Pilar (formerly Cieneguilla) is an unincorporated community in Taos County, New Mexico, United States. It is located on the Rio Grande.

==Etymology==

The original name of Cieneguilla is derived from the Spanish word ciénaga, which means "marsh" or "marshy place". The swampy ground is caused by several streams running across a small flood plain formed by a bend in the Rio Grande.
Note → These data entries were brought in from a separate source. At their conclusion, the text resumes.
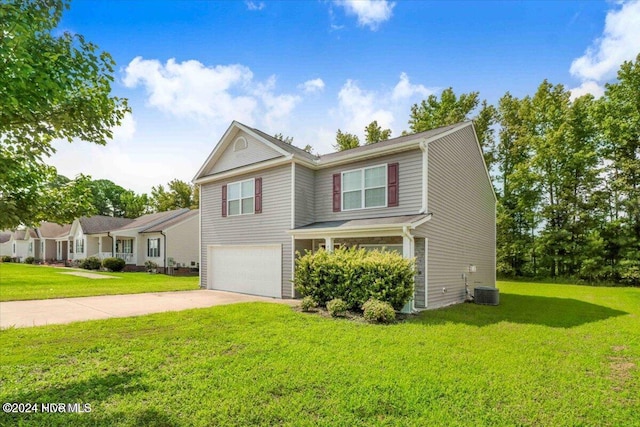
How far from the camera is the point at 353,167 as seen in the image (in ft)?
41.9

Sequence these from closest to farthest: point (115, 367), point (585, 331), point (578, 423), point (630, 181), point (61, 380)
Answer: point (578, 423) → point (61, 380) → point (115, 367) → point (585, 331) → point (630, 181)

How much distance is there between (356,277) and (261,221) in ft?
18.9

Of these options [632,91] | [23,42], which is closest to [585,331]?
[23,42]

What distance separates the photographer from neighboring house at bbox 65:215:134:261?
98.6ft

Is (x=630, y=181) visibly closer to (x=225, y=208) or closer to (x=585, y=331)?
(x=585, y=331)

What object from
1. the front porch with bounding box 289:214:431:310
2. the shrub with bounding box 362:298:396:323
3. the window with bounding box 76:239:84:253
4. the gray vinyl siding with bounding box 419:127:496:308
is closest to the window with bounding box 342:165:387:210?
the front porch with bounding box 289:214:431:310

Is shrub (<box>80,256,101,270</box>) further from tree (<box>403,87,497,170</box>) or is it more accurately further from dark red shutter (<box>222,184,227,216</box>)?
tree (<box>403,87,497,170</box>)

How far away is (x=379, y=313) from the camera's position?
8.65 meters

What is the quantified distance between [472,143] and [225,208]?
1133 centimetres

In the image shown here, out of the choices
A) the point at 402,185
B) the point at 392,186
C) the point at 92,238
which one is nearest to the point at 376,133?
the point at 392,186

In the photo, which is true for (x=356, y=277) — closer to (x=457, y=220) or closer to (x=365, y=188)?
(x=365, y=188)

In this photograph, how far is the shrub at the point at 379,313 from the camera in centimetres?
866

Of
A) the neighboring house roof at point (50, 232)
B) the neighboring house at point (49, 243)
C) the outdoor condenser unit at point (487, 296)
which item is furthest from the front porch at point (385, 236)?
the neighboring house at point (49, 243)

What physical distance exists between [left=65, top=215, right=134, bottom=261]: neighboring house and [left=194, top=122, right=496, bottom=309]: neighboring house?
18.7m
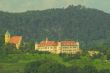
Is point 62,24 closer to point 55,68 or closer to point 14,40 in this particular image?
point 14,40

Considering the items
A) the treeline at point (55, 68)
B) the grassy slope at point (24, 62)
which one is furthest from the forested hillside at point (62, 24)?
the treeline at point (55, 68)

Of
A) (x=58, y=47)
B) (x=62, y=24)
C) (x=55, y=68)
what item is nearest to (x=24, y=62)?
(x=55, y=68)

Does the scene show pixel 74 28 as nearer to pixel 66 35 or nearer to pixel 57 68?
pixel 66 35

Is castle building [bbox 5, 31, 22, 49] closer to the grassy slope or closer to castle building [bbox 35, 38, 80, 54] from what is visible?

Because the area featured a flat plain with a constant source of water, it was long frequented by the Jicarilla Apache. The village's modern name of Pilar was adopted after its post office was incorporated in 1918. One story suggests that the name came from the daughter of the office's first postmaster, who was named for the Nuestra Señora del Pilar apparition of the Virgin Mary, which appeared on an old Roman pillar in Zaragoza, Spain. Another more commonly cited story suggests that the name was given to the post office in honor of an influential Native American (Hispanic-Ute) male who lived in the area by the name of José Pilar Vigil.

==History==

In 1694, the Spaniard Diego de Vargas burned the Apache village in the process of his re-conquest of New Mexico following the expulsion of the Spanish during the Pueblo Revolt of 1680.

In February 1793 the region was taken possession of by 20 persons who had received it as a land grant (Cieneguilla Grant) from the King of Spain Charles IV through his military governor in New Mexico, Don Fernando Chacón.

On March 30, 1854, the Battle of Cieneguilla between the Jicarilla Apache fighters and the U.S. 1st Cavalry Regiment was fought in the hills several miles from the town.